En mettant l’accent sur l’obligation, comme commandement de l’Église, et non pas sur le fait qu’il est vital pour l’Église de se réunir, on se range immédiatement sous le régime de la Loi, identique à celle que condamnait l’apôtre Paul :

C’est pour que nous soyons libres que le Christ nous a libérés. Tenez donc fermes et ne vous laissez pas remettre sous le joug de l’esclavage... Vous avez rompu avec le Christ si vous placez votre justice dans la Loi, vous êtes déchus de la grâce. Quant à nous, c’est par l’Esprit, en vertu de la foi, que nous attendons fermement que se réalise ce que la justification nous fait espérer.        Gal. 5, 1-5

Dans l’eucharistie, les chrétiens affirment la présence du Seigneur et ils participent à la croissance de son unique Église, la faisant exister au coeur du monde présent : l’eucharistie fait l’Église alors que l’Église célèbre l’eucharistie. L’assemblée est signe de l’Église qui se construit autour de son Seigneur, et il appartient à chacun de ses membres de la faire grandir au coeur du monde.

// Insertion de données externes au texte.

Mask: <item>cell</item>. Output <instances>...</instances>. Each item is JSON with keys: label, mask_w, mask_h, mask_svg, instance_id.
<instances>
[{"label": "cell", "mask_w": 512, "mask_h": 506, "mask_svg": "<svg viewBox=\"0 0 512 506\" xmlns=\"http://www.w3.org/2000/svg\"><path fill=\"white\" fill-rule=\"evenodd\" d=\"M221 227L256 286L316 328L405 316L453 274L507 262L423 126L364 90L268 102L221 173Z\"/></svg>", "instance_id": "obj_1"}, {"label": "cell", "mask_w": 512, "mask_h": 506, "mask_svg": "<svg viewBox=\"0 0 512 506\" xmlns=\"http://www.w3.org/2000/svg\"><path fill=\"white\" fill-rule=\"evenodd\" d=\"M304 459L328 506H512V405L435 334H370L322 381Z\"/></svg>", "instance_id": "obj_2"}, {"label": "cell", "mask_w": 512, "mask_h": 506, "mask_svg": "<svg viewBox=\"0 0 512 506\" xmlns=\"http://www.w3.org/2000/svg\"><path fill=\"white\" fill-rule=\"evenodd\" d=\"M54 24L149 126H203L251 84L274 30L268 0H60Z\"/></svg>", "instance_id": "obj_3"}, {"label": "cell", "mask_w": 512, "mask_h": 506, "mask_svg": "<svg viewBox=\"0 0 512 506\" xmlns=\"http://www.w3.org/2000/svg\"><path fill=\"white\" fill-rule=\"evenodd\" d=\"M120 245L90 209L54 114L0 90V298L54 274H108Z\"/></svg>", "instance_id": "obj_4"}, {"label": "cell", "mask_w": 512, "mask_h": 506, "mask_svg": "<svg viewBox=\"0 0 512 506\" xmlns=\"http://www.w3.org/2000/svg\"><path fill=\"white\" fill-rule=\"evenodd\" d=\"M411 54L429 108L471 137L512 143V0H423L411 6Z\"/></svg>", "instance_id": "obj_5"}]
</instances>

Si les chrétiens découvraient que le dimanche est le jour où ils se reconnaissent comme authentiquement chrétiens, en reconnaissant en Jésus leur Seigneur ressuscité des morts, ils ne trouveraient aucune obligation à répondre à l’invitation eucharistique : il n’y a pas obligation dans un sens légaliste mais une exigence vitale. L’obligation disparaît derrière la nécessité de la conversion toujours à refaire de l’Église qui rencontre son Seigneur : il ne sert à rien d’imposer une loi quand le désir de rencontre n’existe pas, et quand le désir de la rencontre est une dimension essentielle de la vie, la loi, le commandement n’existe pas.

La perception de l’obligation dominicale se fait ressentir à propos des enfants et des jeunes qui refusent de participer à l’eucharistie. Au lieu de rappeler ce qu’on appelait naguère le précepte dominical, ne vaudrait-il pas mieux que les chrétiens eux-mêmes s’interrogent sur le visage de la communauté chrétienne qui est présentée aux jeunes ? Car les célébrations sont avant toutes choses marquées par la dimension de l’accueil. Les chrétiens viennent de lieux ou d’horizons différents pour se retrouver une fois par semaine, avec le poids de ce qu’ils ont vécu, avec ce qui les fait vivre, souffrir, espérer, avec aussi ce qui fait leur vie dans ce monde... C’est tout cela qu’ils accueillent, en mettant en commun dans la prière leur espérance de conversion ou de réconciliation (ce qui est marqué par la prière pénitentielle), leur espérance de renouvellement du monde dans lequel ils vivent (ce qui est exprimé dans la prière universelle). En se rassemblant, les chrétiens acceptent d’accueillir Celui qui vient les rejoindre sur leurs routes, Celui qui leur explique « en commençant par Moïse et tous les prophètes » le sens des événements qu’ils ont vécu ou que le monde a vécu en même temps qu’eux (ce qui est perceptible dans la liturgie de la Parole). Ils prennent également au sérieux l’accueil du Seigneur qui vient communier à leur vie comme eux-même communient à la sienne (dans la liturgie eucharistique). Enfin, ils savent qu’ils sont sans cesse renvoyés à un chemin nouveau, celui de la rencontre avec tous les hommes, en situant cette rencontre dans sa véritable optique, celle de la résurrection du Christ qui ouvre des voix nouvelles pour chaque homme. En découvrant davantage le sens de l’accueil sous toutes ses formes, les chrétiens peuvent susciter une invitation permanente à ceux qui se situent hors de l’Église, invitation à venir partager eux aussi ce que les chrétiens vivent à l’intérieur de ce rassemblement.

L’eucharistie, le baptême, les sacrements, c’est la façon chrétienne de répondre à l’invitation du Seigneur : Faites ceci en mémoire de moi. Quand, à la fin de la messe dominicale, le prêtre dit : Allez dans la paix du Christ, c’est une invitation faite à chaque chrétien, à la pratique de la semaine, pour annoncer, par sa manière de vivre et d’aimer, le monde de paix, de justice et d’amour dont la messe a jeté et célébré les premières semences.